Getting Started
Set up Stream UI in your Next.js project in under 2 minutes
Quick Start
The fastest way to add Stream UI to your project is with the CLI scaffold:
Scaffold
npx @prototyper-ui/cli add stream-uiThis creates two files and adds your API key placeholder to .env.local:
app/api/stream-ui/route.ts— server handler that streams UI specs from an AI modelapp/stream-ui/page.tsx— ready-to-use page with the<StreamUI />component
What was scaffolded
The CLI creates a minimal but complete setup:
app/api/stream-ui/route.ts — A Next.js API route that calls an AI model and streams back JSONL patches:
import { createStreamUIHandler } from "@prototyperai/stream-ui/server"

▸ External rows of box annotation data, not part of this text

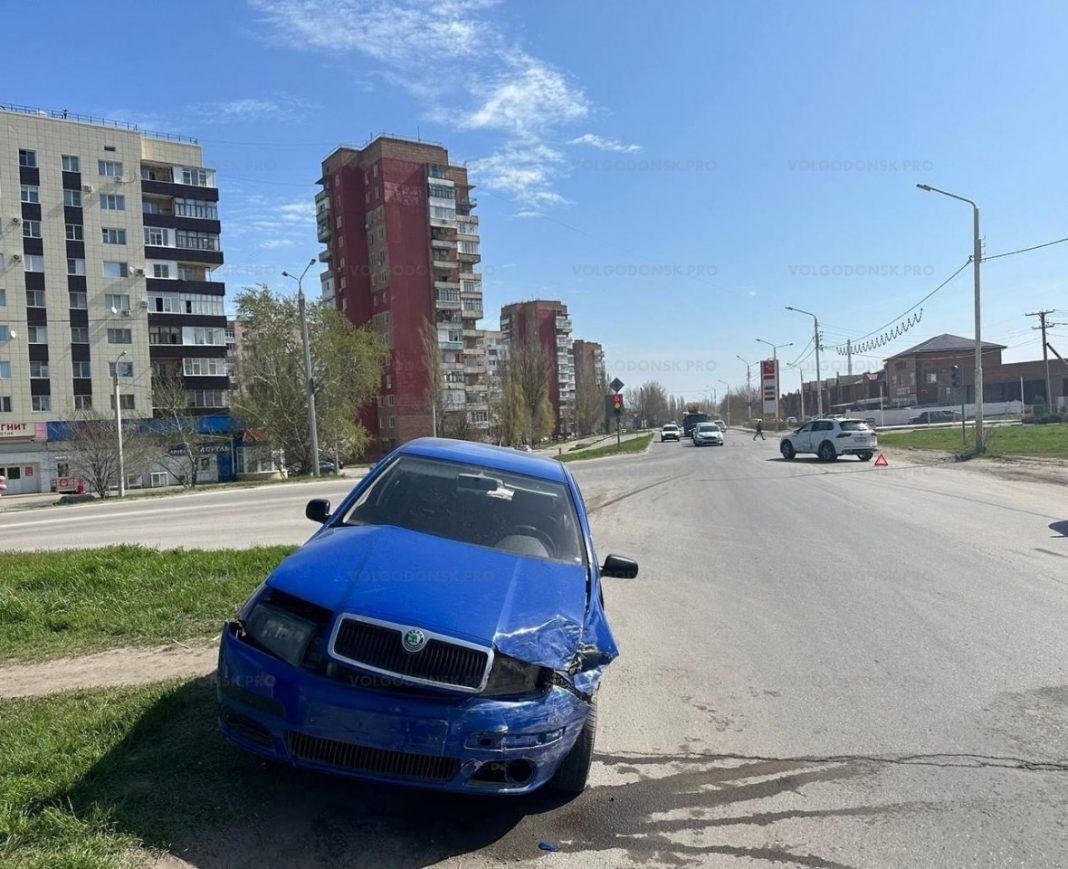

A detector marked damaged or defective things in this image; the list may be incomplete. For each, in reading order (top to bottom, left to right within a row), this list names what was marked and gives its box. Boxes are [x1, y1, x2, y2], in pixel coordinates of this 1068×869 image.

crushed front bumper [220, 620, 596, 792]
damaged blue car [216, 440, 636, 792]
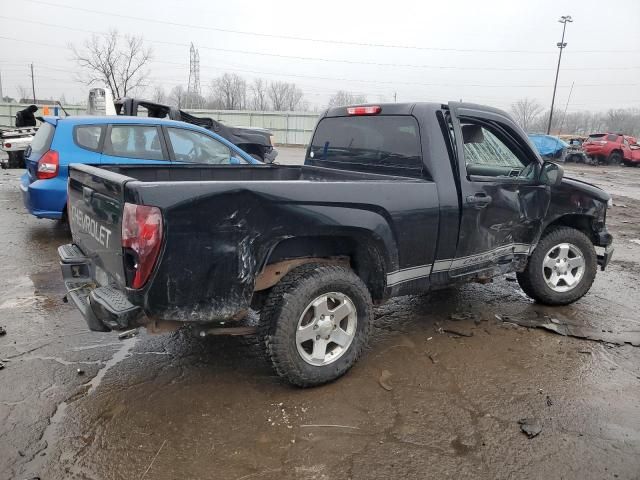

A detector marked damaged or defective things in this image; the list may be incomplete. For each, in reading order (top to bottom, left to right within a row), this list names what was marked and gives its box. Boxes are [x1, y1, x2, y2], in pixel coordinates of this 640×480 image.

wrecked vehicle [113, 97, 278, 163]
cracked asphalt [1, 155, 640, 480]
wrecked vehicle [60, 101, 616, 386]
damaged black truck [61, 101, 616, 386]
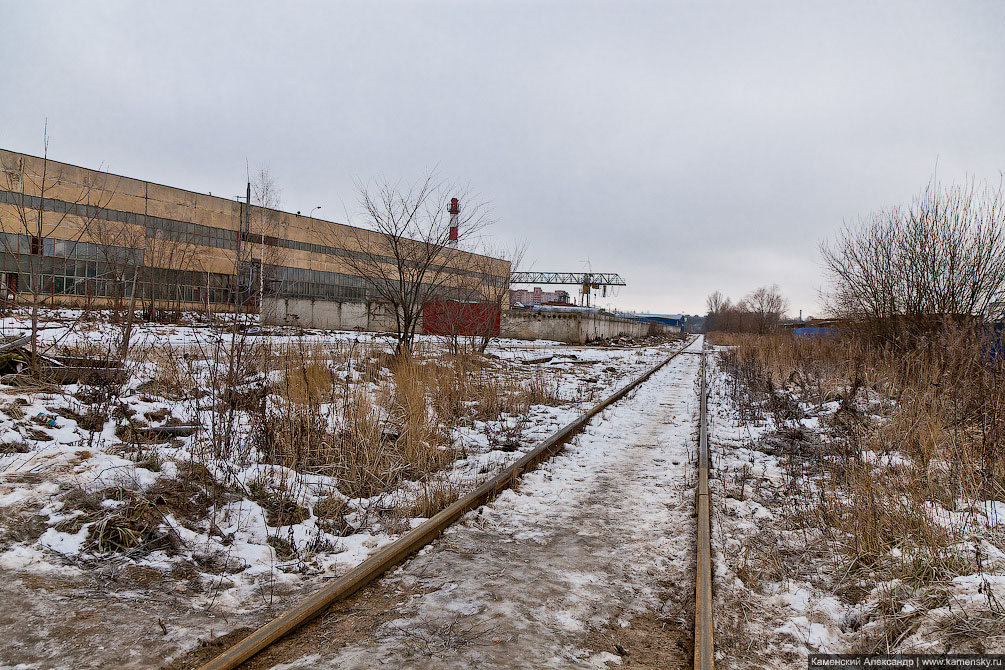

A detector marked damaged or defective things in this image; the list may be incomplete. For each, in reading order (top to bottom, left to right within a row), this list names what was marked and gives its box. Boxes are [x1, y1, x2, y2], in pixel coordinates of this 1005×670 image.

rusty rail [199, 338, 696, 670]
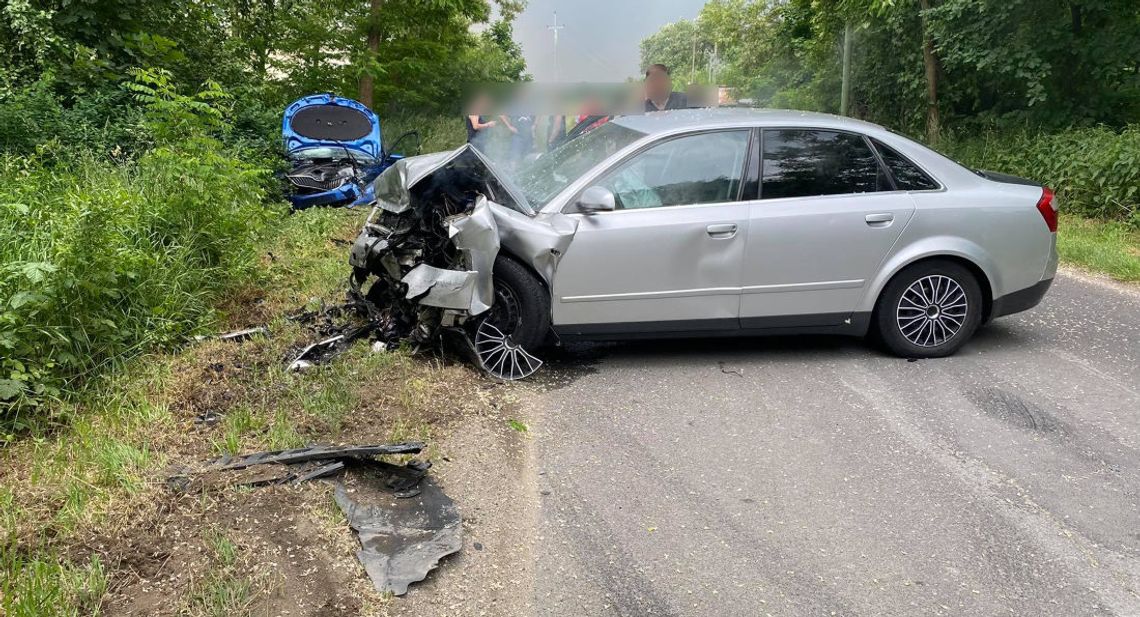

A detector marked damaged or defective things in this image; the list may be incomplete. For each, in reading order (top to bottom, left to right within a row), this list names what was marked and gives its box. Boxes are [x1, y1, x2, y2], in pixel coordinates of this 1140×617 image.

mangled car hood [282, 92, 385, 158]
damaged blue car front [283, 94, 417, 209]
crashed silver car [346, 108, 1057, 378]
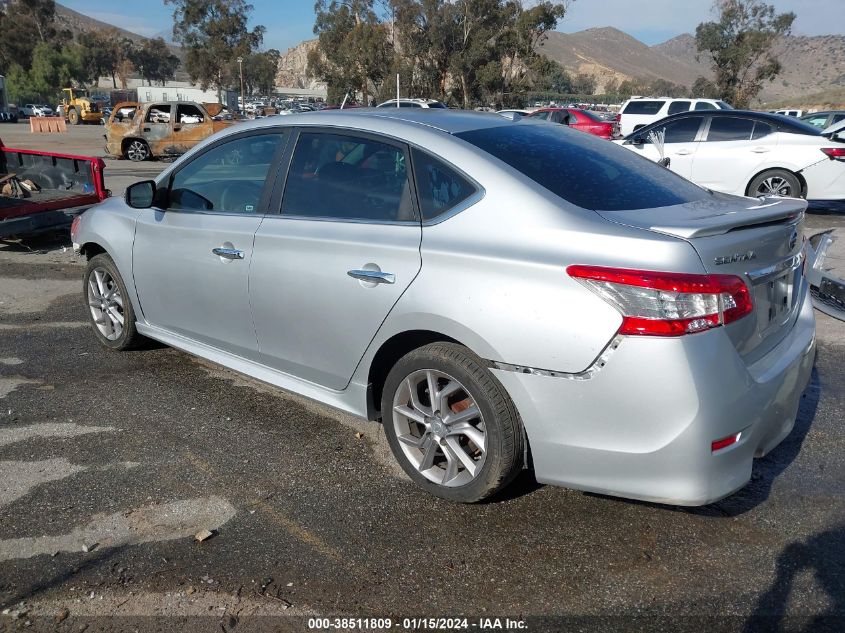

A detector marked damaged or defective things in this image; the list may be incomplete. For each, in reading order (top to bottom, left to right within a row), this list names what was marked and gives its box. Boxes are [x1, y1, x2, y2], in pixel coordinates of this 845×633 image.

damaged car [106, 100, 237, 160]
burned car hulk [106, 100, 237, 160]
damaged car [612, 108, 844, 207]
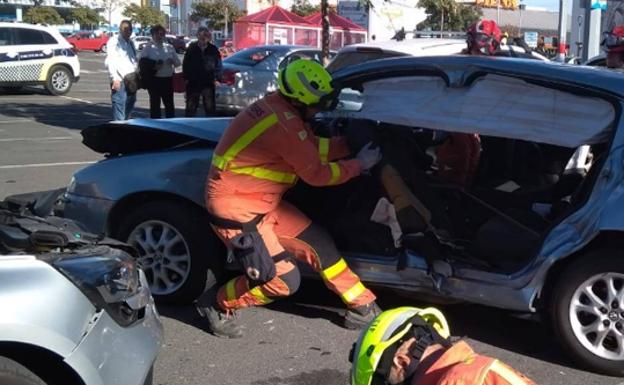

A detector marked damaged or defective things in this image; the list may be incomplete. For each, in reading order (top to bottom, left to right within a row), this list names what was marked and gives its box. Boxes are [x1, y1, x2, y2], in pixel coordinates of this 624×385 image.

damaged car hood [80, 117, 232, 154]
crashed gray car [59, 57, 624, 376]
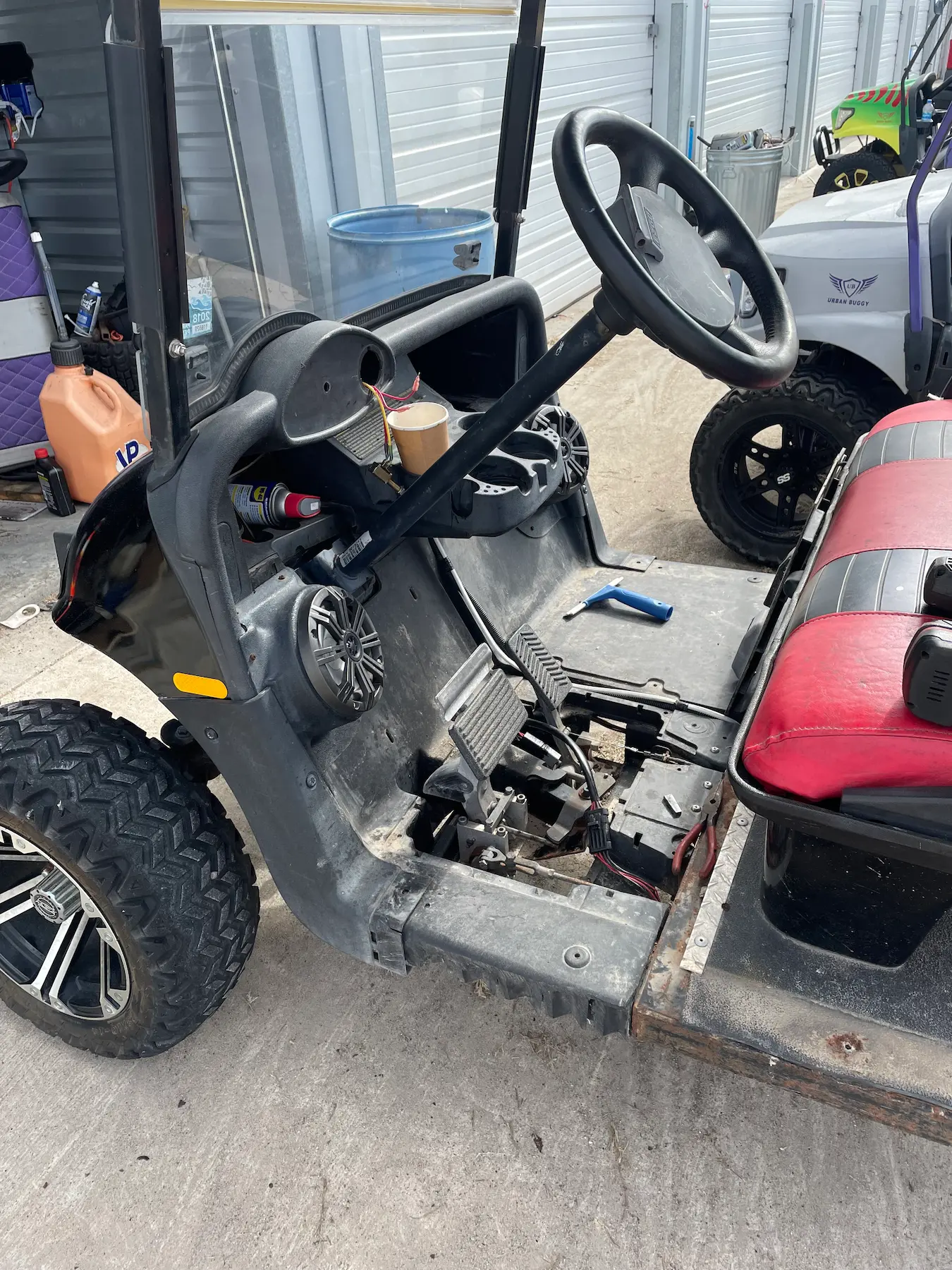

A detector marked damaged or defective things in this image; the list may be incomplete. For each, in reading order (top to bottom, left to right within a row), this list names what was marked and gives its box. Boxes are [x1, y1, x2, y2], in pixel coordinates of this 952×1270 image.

export const POST = createStreamUIHandler({
provider: "anthropic",
})app/stream-ui/page.tsx — A client page that renders the streamed UI:
"use client"
import { StreamUI } from "@prototyperai/stream-ui/react"
export default function StreamUIPage() {
return (
<div className="mx-auto max-w-4xl p-8">
<h1 className="mb-4 text-2xl font-bold">Stream UI</h1>
<p className="mb-8 text-muted-foreground">
Describe a UI and watch it appear in real-time.
</p>
<StreamUI endpoint="/api/stream-ui" />
</div>
)
}The StreamUI Component
<StreamUI /> is an all-in-one component that handles prompt input, streaming, spec assembly, and rendering. It connects to your API route and manages the full lifecycle.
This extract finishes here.